Excerpt provided |
---

17 October 2022 | Other

Central Bank of China supports liquidity and leaves rate unchanged

The Central Bank of China has extended the maturity of medium-term loans. However, the interest rate remains unchanged for the second month in a row. This fact reinforces expectations that conditions on bank loans will stay loose, which will help China's economy, hit by the pandemic.

The People's Bank of China (PBOC) has kept its one-year medium-term lending (MLF) rate at 2.75%, costing the bank 500 billion yuan ($69.6 billion).

The statement of NCB says that Monday's liquidity injection was aimed at maintaining sufficient liquidity in the banking system and fully meeting demands of financial institutions.

 In August and September, the PBOC drained a net of 200 billion yuan. According to Marco Sun, chief financial market analyst at MUFG Bank, this is a sign that the Central Bank of China will continue to maintain loose monetary policy. The analyst also noted the fact that China's economy has faced relatively severe problems this year.

According to a Reuters poll, China's third-quarter GDP data is likely to highlight the worsening challenges the country is facing amid weak domestic demand and a slowdown in global growth. China's GDP data is due on Tuesday.

---

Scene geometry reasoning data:

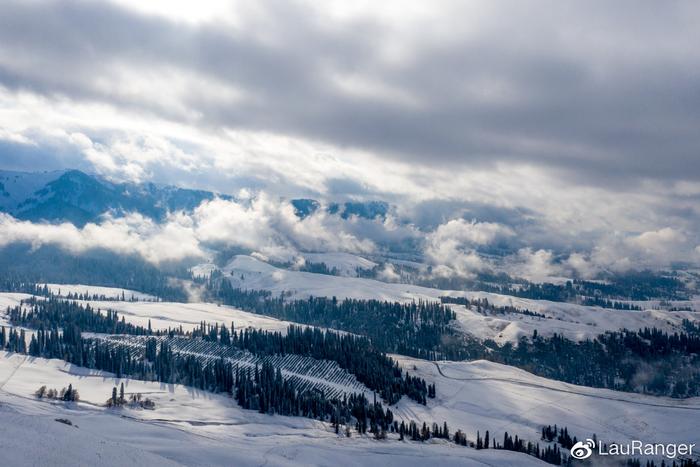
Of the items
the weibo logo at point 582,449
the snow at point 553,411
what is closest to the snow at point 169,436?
the weibo logo at point 582,449

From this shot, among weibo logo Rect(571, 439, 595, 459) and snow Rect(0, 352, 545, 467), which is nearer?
snow Rect(0, 352, 545, 467)

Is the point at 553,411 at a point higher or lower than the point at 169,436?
lower

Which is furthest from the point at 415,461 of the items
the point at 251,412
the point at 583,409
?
the point at 583,409

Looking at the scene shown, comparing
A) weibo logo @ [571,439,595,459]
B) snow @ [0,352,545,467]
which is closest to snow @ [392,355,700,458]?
weibo logo @ [571,439,595,459]

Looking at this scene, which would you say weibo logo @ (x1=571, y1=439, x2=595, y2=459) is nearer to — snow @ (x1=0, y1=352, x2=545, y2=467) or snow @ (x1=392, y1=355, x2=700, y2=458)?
snow @ (x1=392, y1=355, x2=700, y2=458)

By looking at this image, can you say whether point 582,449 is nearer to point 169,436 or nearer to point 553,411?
point 553,411

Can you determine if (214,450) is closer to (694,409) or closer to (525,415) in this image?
(525,415)

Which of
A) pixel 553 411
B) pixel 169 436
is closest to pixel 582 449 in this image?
pixel 553 411
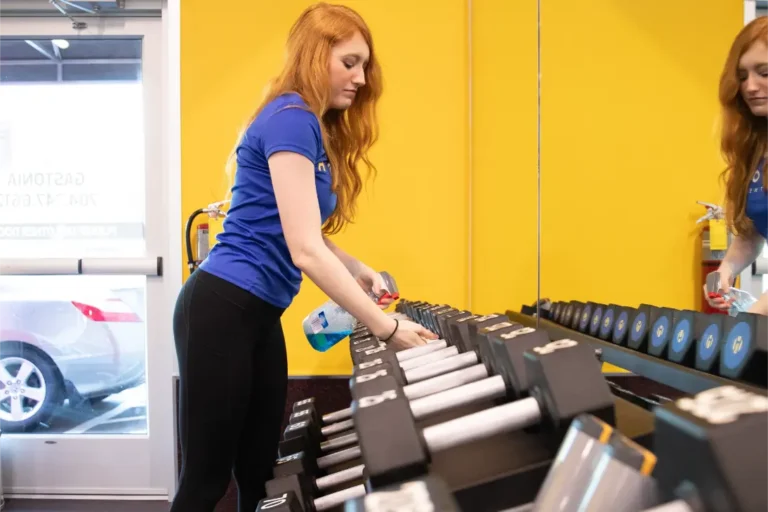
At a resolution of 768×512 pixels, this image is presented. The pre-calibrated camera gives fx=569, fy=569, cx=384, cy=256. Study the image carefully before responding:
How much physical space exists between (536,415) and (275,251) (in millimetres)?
780

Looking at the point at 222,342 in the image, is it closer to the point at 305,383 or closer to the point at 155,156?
the point at 305,383

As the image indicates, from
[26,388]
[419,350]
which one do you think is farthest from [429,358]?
[26,388]

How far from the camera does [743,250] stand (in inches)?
32.8

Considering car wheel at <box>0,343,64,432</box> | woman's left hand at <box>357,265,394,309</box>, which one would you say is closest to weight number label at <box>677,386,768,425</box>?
woman's left hand at <box>357,265,394,309</box>

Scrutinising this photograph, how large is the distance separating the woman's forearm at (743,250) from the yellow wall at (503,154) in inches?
38.6

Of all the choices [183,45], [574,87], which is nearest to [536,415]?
[574,87]

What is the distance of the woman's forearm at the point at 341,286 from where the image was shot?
1.09 m

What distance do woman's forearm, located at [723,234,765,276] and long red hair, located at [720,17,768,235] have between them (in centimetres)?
1

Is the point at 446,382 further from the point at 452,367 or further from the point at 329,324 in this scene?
the point at 329,324

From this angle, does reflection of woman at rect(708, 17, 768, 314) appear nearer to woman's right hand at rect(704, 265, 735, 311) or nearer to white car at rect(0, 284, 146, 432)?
woman's right hand at rect(704, 265, 735, 311)

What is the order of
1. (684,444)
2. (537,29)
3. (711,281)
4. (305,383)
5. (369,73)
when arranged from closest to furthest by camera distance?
(684,444)
(711,281)
(369,73)
(537,29)
(305,383)

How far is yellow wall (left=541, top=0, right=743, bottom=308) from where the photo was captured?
92cm

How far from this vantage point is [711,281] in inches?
38.4

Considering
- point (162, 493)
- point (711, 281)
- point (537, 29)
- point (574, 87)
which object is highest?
point (537, 29)
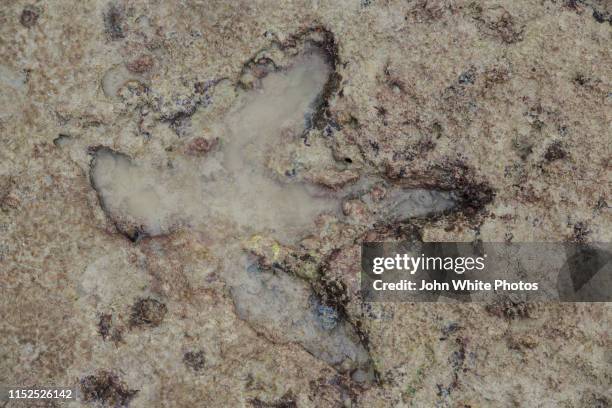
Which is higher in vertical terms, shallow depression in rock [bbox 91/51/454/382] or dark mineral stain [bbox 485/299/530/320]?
shallow depression in rock [bbox 91/51/454/382]

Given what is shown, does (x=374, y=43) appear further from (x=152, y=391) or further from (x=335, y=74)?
(x=152, y=391)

---

About this exercise | Pick up the news piece about China's central bank holding its lending rate steady where it leaves off, and keep writing it.

Result |
Financial analysts and traders said that credit data for August reduced the urgent need for an interest rate cut. At the same time, the weakening of the currency limits the ability of the PBOC to conduct monetary policy.

While inflationary pressures in China remain largely benign by global standards, monetary divergence could lead to depreciation of the yuan and capital flight.

According to Erin Xin, a Greater China economist, further monetary easing will continue, although the PBOC will be aware of pressure due to monetary policy differences with the US Federal Reserve.

The economist concludes that additional easing is likely to come through further liquidity support.

The MLF rate serves as a benchmark for the Loan Prime Rate (LPR), which is scheduled to be published on Thursday.

Some traders say the annual LPR rate is likely to remain unchanged, while the five-year rate could be cut following a series of measures taken to support a struggling real estate market.